We experience the world in the form of history.
So what does training have to do with it?
Now let's move on to fitness again. Think back to the last goal you set before you started training, but failed to achieve. And what story did you tell then to justify yourself. Were you busy? Too much piled on?
Now remember your friends who tried to do the same and did not reach the goal. They told themselves the same stories, but you saw them from the outside and noticed all the excuses, wasted hours and mistakes that they made.
Seeing people lie to themselves is a daily routine.
David Mac Reney writer, author of books on the peculiarities of the work and development of the brain
You can recognize lies and tricks, but only from other people. This is a narrative disorder in all its glory: in someone else's eye we see a speck, not noticing the log in ours.
Battle hemispheres
The hemispheres of our brains fight each other for the right to tell stories. This is a functional antagonism. The more unusual the situation in which you find yourself, the more the opposition of the hemispheres manifests itself, because they fight for the right to control the processes of thinking.
The left side is responsible for mind blowing stories. She acts like a guy who went to Vegas and tells everyone how cool he is. He is, of course, the most ordinary, but he likes to feel important.
But when the situation gets out of control, the right hemisphere begins shamanic dances with tambourines, trying to restore the left sense of reality. The right side knows what really happened in Vegas.
The left hemisphere is a double agent that sabotages all your efforts.
When unexpected turns happen in life, you look for any way out. It is on these paths that good goals die in the treacherous paws of the left hemisphere.
It all starts with. You decide to think about it tomorrow. And tomorrow you shift it to the next day.
How many people never went on a diet because they were going to start on Monday?
Narrative disorder in the game! It will tell you why you can't get started today. Tomorrow it will repeat the tale. And the day after tomorrow. And after the day after tomorrow. Other people see right through us, but we cannot. Because we are at the mercy of our personal narrative.
The path to success is to connect the right hemisphere.
How a workout diary can help
One of my favorite ways to deal with narrative deviations is to write down your stats. I have a diary with all its characteristics, which one day will be worth millions.
Whenever I set any sporting goal for myself - reducing body fat to a certain amount, powerlifting competition, half marathon - I start writing down EVERYTHING.
- I put the intensity of training in.
- I count the intake and consumption of calories in.
- I keep a diary.
Why am I doing this?
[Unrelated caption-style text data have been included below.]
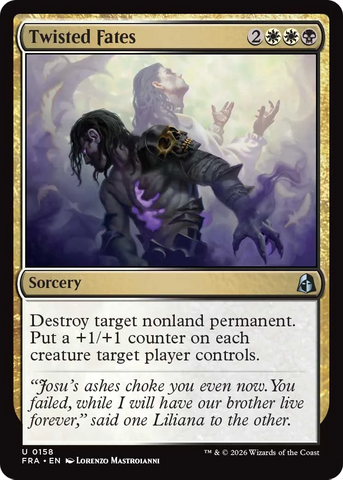 Twisted Fates [Reality Fracture]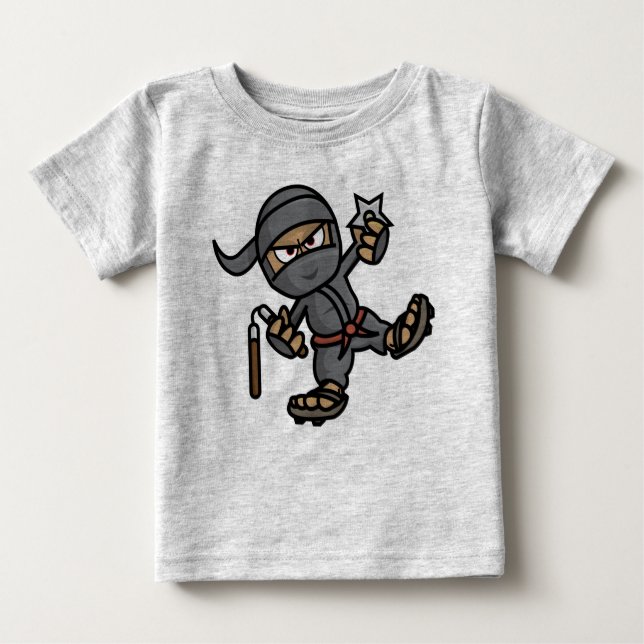 Camiseta De Bebé Ninja Toddler Long Sleeve (Anverso)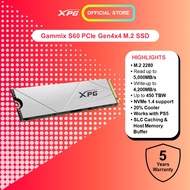 ADATA GAMMIX S60 PCIe Gen4 x4 M.2 2280 SSD (XPG) - 512GB/1TB/2TB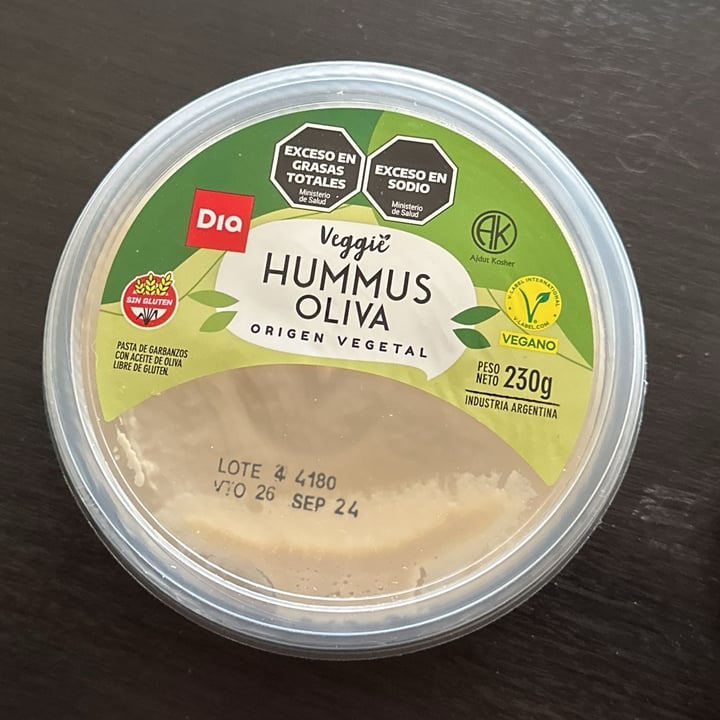 photo of Dia% hummus oliva shared by @barbymarz on  20 Jul 2024 - review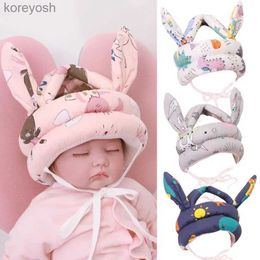 Pillows Cute Ear Baby Toddler Cap Safety Helmet Head Safety Soft Comfortable Head Security Protection Adjustable Learn To Walk Crash HatL231107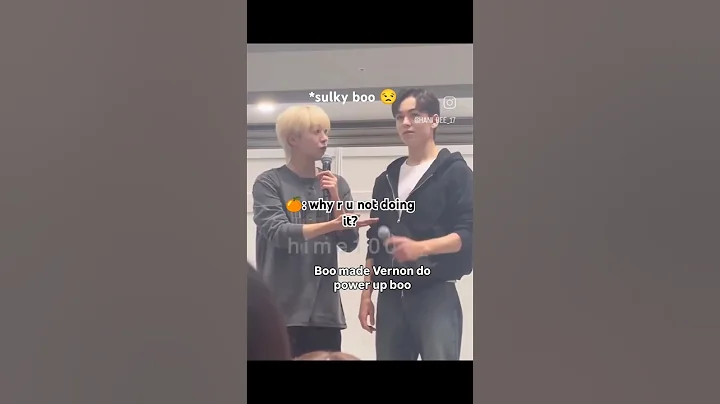 Silly vernon with his sulky baby boo🍊🤭#seventeen #shortsfeed #svtcarat #vernon #seungkwan #svt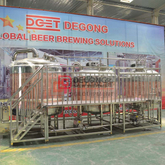 2000L Red Copper 3 Vessels Steam Heated Automatically Beer Brewery Brewing Equipment in Sweden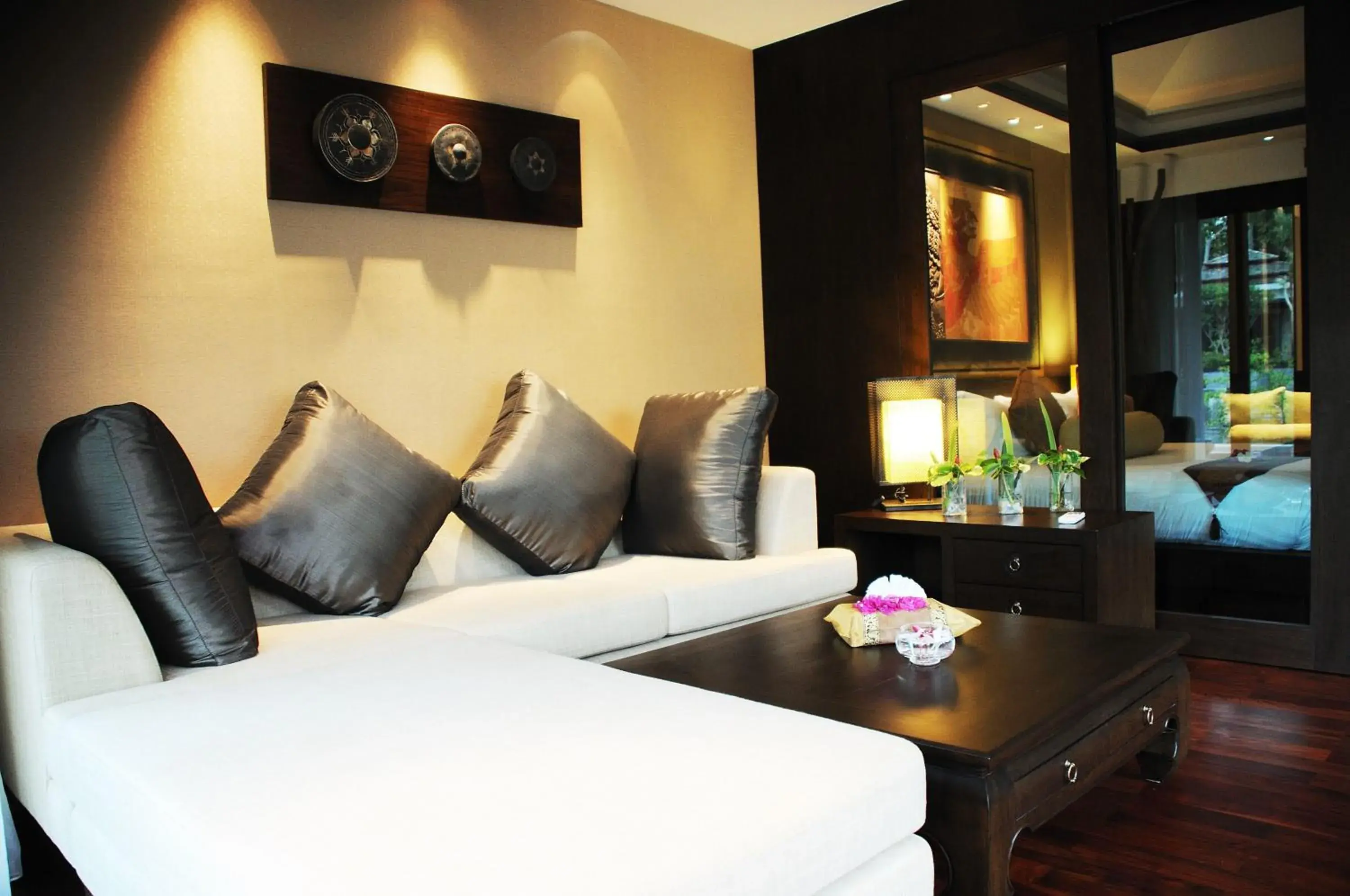 Living room, Bed in Niramaya Villa & Wellness Living room, Bed in Niramaya Villa & Wellness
Then, that data writes its narrative.
If someone has been on a diet for eight weeks and not seeing results, it's damn hard to explain why this is happening if there is no data to analyze. But if it is recorded how the substances entered the body, that is, what to work with.
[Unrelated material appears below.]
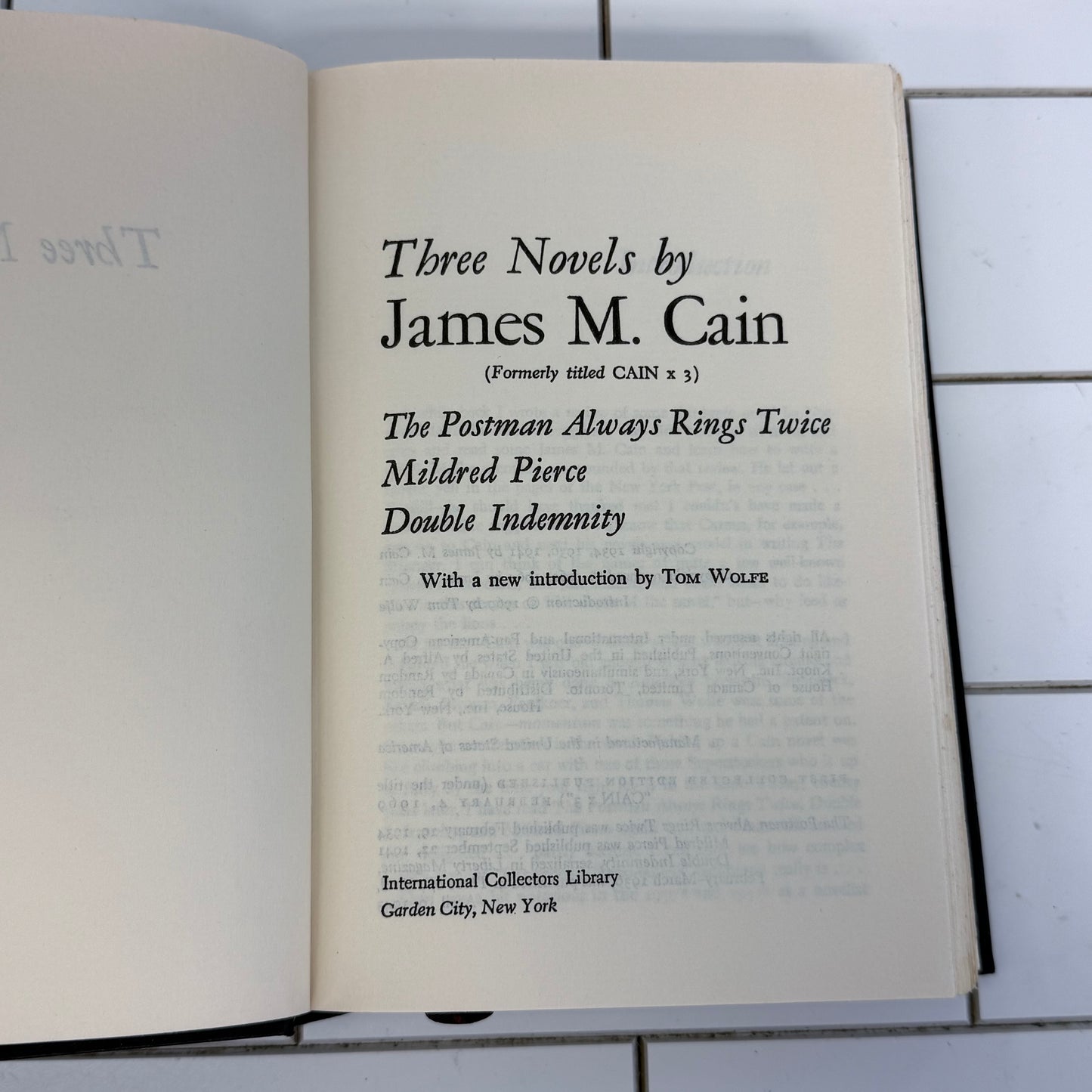 International Collectors Library Classic Hardback Book Selection
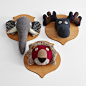 Animal Head Wall Plaque by Cate + Levi
动物壁挂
Look at the numbers, draw conclusions.
If your workout doesn't work, you need to reevaluate the program. If there is nothing to evaluate, then you are in flight. If I look at my log in the application and see that it was not working enough, then I have objective information in my hands. And I start to train more.
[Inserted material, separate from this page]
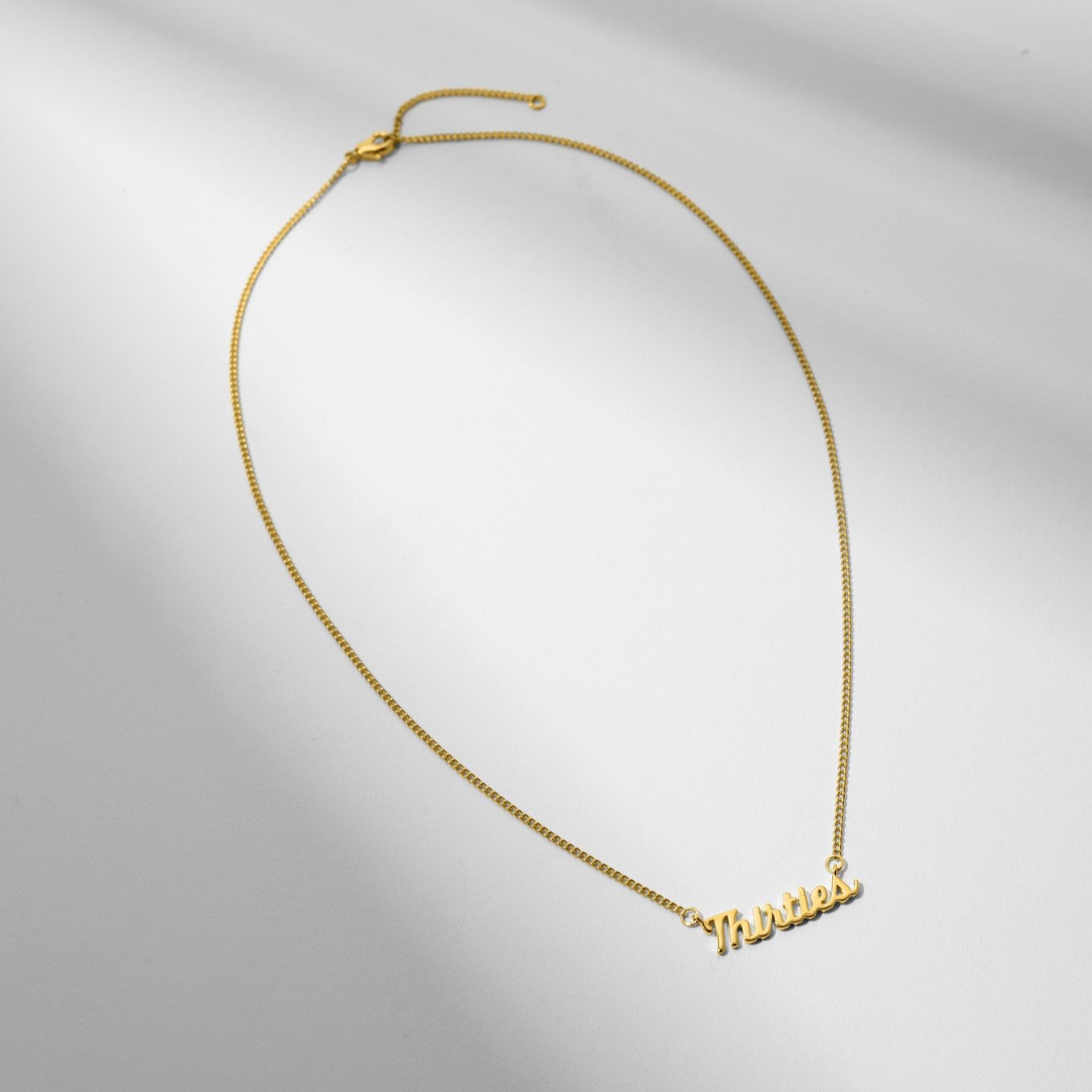 Thirties 14k Gold Necklace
But what about subjective sensations, well-being? A diary will help here. Rereading the diaries will help you get into the old skin and see what I thought about three weeks ago when I was doing the exercises. Such analysis is very necessary if there is a long-term goal and it is required to measure progress. Did the dumbbells seem heavier than usual? Is there an old injury? Was it difficult to stretch? This information is invaluable.
Narratives are important. It's easy to say that the ability to tell stories sets us apart from monkeys. But if you allow them too much, you can ruin everything. They will make you believe that failure can be explained in some way, that it is normal. Don't give in. And then go as the fourth neighbor to the ward to the gods.